Ex: Suppose we want to update the “Male” value in the sex column to “M”.

In [74]:
penguins.loc[penguins.sex=="Male", "sex"] = "M"

In [75]:
penguins.sex.unique()

array(['M', 'Female', nan], dtype=object)

## `SettingWithCopyWarning`

Suppose we wanted to update Female to F, this is an example that we might try but won't work


In [76]:
# select rows and columns with two selection brackets [][] (chained indexing), instead of loc[]
# then trying to update the values
penguins[penguins.sex=='Female']['sex'] = 'F'

A value is trying to be set on a copy of a slice from a DataFrame.
Try using .loc[row_indexer,col_indexer] = value instead

See the caveats in the documentation: https://pandas.pydata.org/pandas-docs/stable/user_guide/indexing.html#returning-a-view-versus-a-copy
  penguins[penguins.sex=='Female']['sex'] = 'F'


When we select the data we want to update using chained indexing ([][]) instead of loc[] we get a SettingWithCopyWarning. Wit this warning, pandas is trying to alert us to a potential bug. In this case that we did not update our data frame:

In [77]:
# no values were updated
penguins.sex.unique()

array(['M', 'Female', nan], dtype=object)

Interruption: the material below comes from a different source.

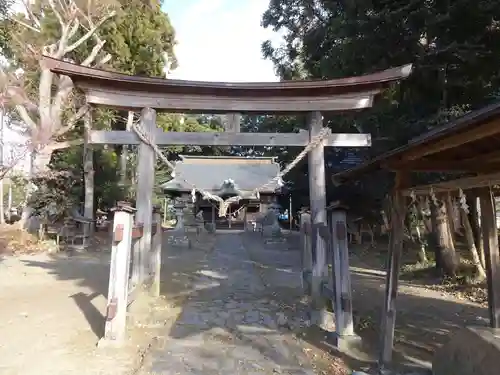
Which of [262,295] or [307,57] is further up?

To see what is going on we need to understand that some pandas operations return a view to your data, while others return a copy of your data.

- **Views** are actual subsets of the original data, when we update them, we are modifying the original data frame.

- **Copies** are unique objects, independent of our original data frames. When we update a copy we are not modifying the original data frame.

Depending on what we are trying to do we might want to modify the original data frame or we might want to modify a copy.

## Another `SettingWithCopyWarning`
Another common situation where SettingWithCopyWarning comes up is when we try to update a subset of a data frame we have already stored in a new variable.

Example

Suppose we only want to use data from Biscoe island and, after doing some analyses, we want to add a new column to it:

In [78]:
# select penguins from Biscoe island
biscoe = penguins[penguins.island=='Biscoe']

# ... Imagine 50 lines of code here...

# add a column, we get a warning
biscoe['sample_col'] = 100

A value is trying to be set on a copy of a slice from a DataFrame.
Try using .loc[row_indexer,col_indexer] = value instead

See the caveats in the documentation: https://pandas.pydata.org/pandas-docs/stable/user_guide/indexing.html#returning-a-view-versus-a-copy
  biscoe['sample_col'] = 100


It might not seem like it, but we have a chained assignment here too. We essentialy wrote:

`penguins[penguins.island=='Biscoe']['sample_col'] = 100`

To fix this we can take **control of the copy-view situation and explicitely ask for a copy of the dataset when subsetting the data**. Use the copy() method to do this:

In [79]:
# make sure you get a new data frame with penguins from Biscoe island
# I want this to be a copy!
biscoe = penguins[penguins.island=='Biscoe'].copy()

# add a column, no warning
biscoe['sample_col'] = 100

In [80]:
biscoe.head()

Unnamed: 0,code,species,island,bill_length_mm,bill_depth_mm,sex,body_mass_kg,flipper_length_cm,observer,size,sample_col
20,404,Adelie,Biscoe,37.8,18.3,Female,3.4,17.4,A,medium,100
21,382,Adelie,Biscoe,37.7,18.7,M,3.6,18.0,A,medium,100
22,306,Adelie,Biscoe,35.9,19.2,Female,3.8,18.9,C,medium,100
23,191,Adelie,Biscoe,38.2,18.1,M,3.95,18.5,B,medium,100
24,576,Adelie,Biscoe,38.8,17.2,M,3.8,18.0,C,medium,100